What this task involves: Reproduce the rows below exactly, beginning with the line that contains "Between the wagon" and continuing through the last row. Include both the starting line and the final line.

Lines of data
#####
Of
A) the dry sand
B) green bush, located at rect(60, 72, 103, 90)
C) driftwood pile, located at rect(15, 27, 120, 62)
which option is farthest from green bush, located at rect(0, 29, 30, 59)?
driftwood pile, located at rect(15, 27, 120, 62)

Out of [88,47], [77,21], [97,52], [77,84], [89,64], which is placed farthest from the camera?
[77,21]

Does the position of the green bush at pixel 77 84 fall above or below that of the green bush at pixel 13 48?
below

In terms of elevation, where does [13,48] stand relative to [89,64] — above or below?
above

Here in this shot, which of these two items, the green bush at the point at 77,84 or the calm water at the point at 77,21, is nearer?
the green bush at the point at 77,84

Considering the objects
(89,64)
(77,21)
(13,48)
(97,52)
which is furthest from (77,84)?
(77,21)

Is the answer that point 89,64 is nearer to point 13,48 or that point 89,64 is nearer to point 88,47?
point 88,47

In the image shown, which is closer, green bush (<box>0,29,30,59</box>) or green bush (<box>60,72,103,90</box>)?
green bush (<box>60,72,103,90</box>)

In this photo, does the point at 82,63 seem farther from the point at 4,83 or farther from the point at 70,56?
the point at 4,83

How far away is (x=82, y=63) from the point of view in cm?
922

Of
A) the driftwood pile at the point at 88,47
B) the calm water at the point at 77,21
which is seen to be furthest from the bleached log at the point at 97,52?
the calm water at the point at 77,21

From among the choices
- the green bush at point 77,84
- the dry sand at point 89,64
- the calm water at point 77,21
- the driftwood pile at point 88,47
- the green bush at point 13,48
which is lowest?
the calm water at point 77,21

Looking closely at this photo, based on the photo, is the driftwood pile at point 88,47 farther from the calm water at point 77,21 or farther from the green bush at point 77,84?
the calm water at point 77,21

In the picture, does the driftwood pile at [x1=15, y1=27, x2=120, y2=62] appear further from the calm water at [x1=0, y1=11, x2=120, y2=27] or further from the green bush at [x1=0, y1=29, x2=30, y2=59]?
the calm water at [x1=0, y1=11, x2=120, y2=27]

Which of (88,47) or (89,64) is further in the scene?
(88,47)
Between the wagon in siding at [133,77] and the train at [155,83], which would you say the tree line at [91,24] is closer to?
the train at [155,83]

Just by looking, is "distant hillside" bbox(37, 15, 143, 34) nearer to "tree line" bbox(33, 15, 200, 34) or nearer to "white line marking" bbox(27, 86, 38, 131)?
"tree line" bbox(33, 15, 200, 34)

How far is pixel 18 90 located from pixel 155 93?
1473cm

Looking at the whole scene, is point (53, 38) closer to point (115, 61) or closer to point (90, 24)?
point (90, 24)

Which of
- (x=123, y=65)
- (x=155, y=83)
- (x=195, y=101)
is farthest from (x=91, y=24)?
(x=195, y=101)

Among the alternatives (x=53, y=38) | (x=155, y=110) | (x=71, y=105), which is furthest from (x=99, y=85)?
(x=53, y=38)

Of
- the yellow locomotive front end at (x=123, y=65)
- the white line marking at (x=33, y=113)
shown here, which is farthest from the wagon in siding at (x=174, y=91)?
#####
Problem solution:
Between the wagon in siding at [133,77] and the train at [155,83], which would you say the tree line at [91,24] is closer to?
the train at [155,83]

Just by looking, is "distant hillside" bbox(37, 15, 143, 34) nearer to "tree line" bbox(33, 15, 200, 34) or nearer to "white line marking" bbox(27, 86, 38, 131)?
"tree line" bbox(33, 15, 200, 34)

How far is pixel 18 90 located from pixel 155 93?
1473cm

Looking at the whole scene, is point (53, 38) closer to point (115, 61) or closer to point (90, 24)?
point (90, 24)

Which of
- (x=123, y=65)
- (x=155, y=83)
- (x=195, y=101)
is farthest from (x=91, y=24)?
(x=195, y=101)

Among the alternatives (x=53, y=38) | (x=155, y=110) | (x=71, y=105), which is furthest from (x=99, y=85)?
(x=53, y=38)

Of
- the yellow locomotive front end at (x=123, y=65)
- the white line marking at (x=33, y=113)
shown here, which is farthest from the wagon in siding at (x=174, y=91)?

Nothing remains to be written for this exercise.